Nada é mais verdadeiro do que afirmar que na infância nos tornamos aquilo que somos inspirados a ser. "Seus filhos e filhas profetizarão" – disse o Profeta Yoel – "seus velhos terão sonhos e seus jovens terão visões."

A infância precisa de suas visões e aspirações. Yossef – a primeira pessoa descrita como adolescente na Bíblia – foi o sonhador dos sonhadores. O jovem Moshê, movido pela provação de seu povo, começou a luta contra a injustiça e escravidão que se tornaria sua vida e seu legado.
Quando somos jovens, queremos mudar o mundo. Se este instinto é frustrado, há o perigo de que nossos filhos se voltem para a bebida, drogas, sexo, perigos, violência, fúria e muitas outras patologias de nossa era.

É por isso que nossa comunidade, juntamente com muitas outras, fez um esforço especial para reconhecer a contribuição dos jovens à Semana do Voluntariado deste ano. Vinte e um milhões de pessoas na Inglaterra tomaram parte em alguma atividade voluntária, e tentamos, dentro de nossas escolas e grupos de jovens, encorajar isso da melhor maneira, permitindo que os jovens exercitem sua liderança no serviço comunitário e social, ajudando os necessitados, amparando os solitários, compartilhando talentos e promulgando seus ideais. Nós damos a eles a chance de nos proporcionar orgulho – e eles correspondem.

Assim deve ser o caminho do futuro. Se queremos que nossos filhos se tornem cidadãos ativos, temos de induzi-los cedo nos hábitos da responsabilidade.

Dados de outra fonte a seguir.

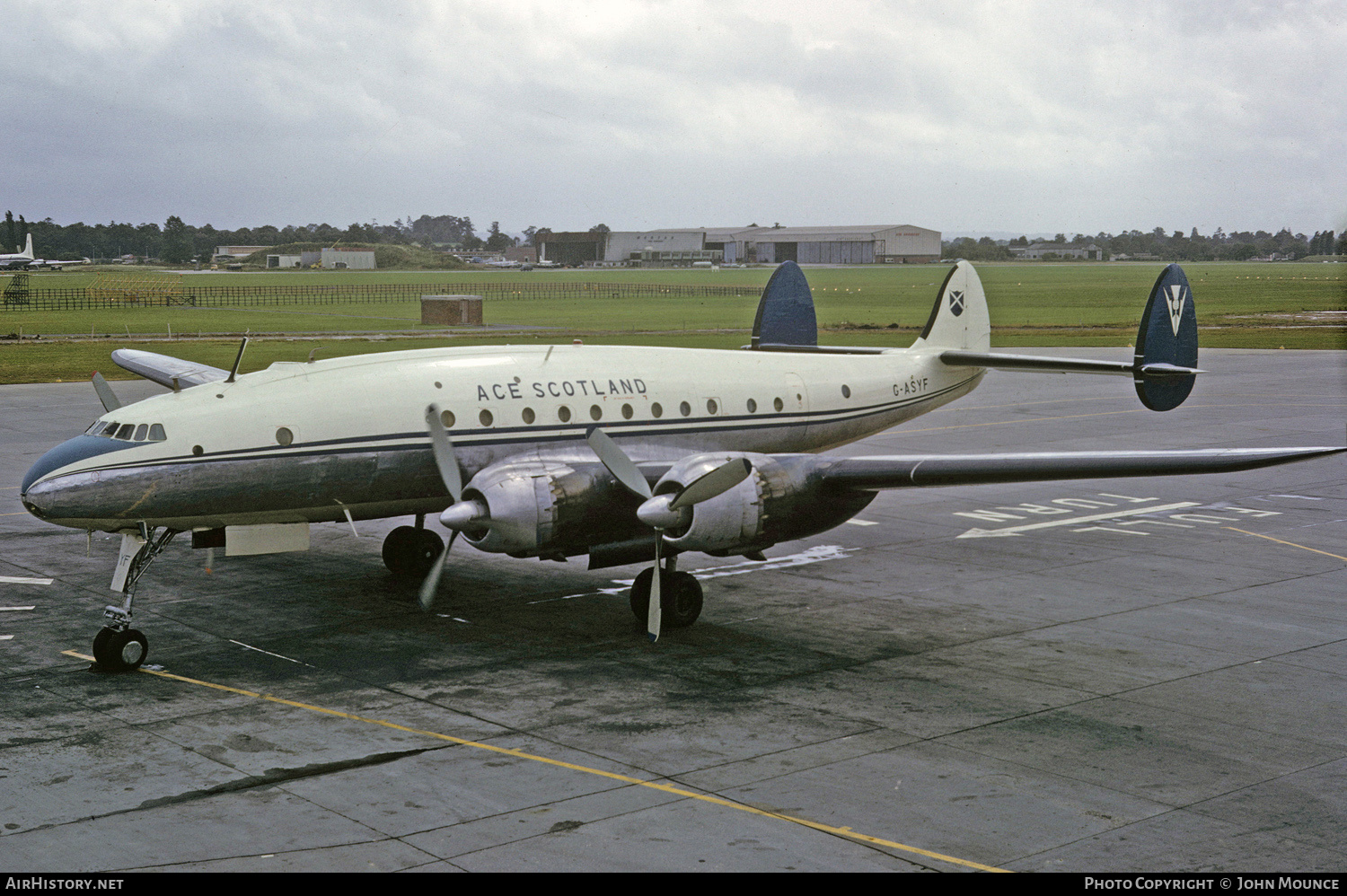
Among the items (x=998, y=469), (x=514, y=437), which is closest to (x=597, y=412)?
(x=514, y=437)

Eles precisam de espaço para escreverem seu próprio capítulo na história que compartilhamos, e precisam saber que confiamos neles para fazê-lo – cometendo erros ao longo do caminho, mas aprendendo com eles. Mais que os pais ou as escolas, são as crianças que educam as crianças. Tudo que podemos fazer é dar-lhes a chance de dar – para outros, para a sociedade e ao mundo que um dia lhes pertencerá.
Um ideal religioso? Sim, realmente.

D’us é um Pai e nós somos Seus filhos. Nós Lhe damos dor de cabeça grande parte do tempo, mas Yeshayáhu ousou pensar que às vezes também Lhe damos orgulho. "Você é meu servo" – disse ele em nome de D’us – "em quem me glorifico." Os rabinos dizem: "Chame-os não de ‘seus filhos’, mas de ‘seus construtores’.

Precisamos compensar o desequilíbrio entre afluência material e pobreza moral em nossa cultura. Nossos filhos construirão o amanhã se eles doarem, não consumirem, no dia de hoje.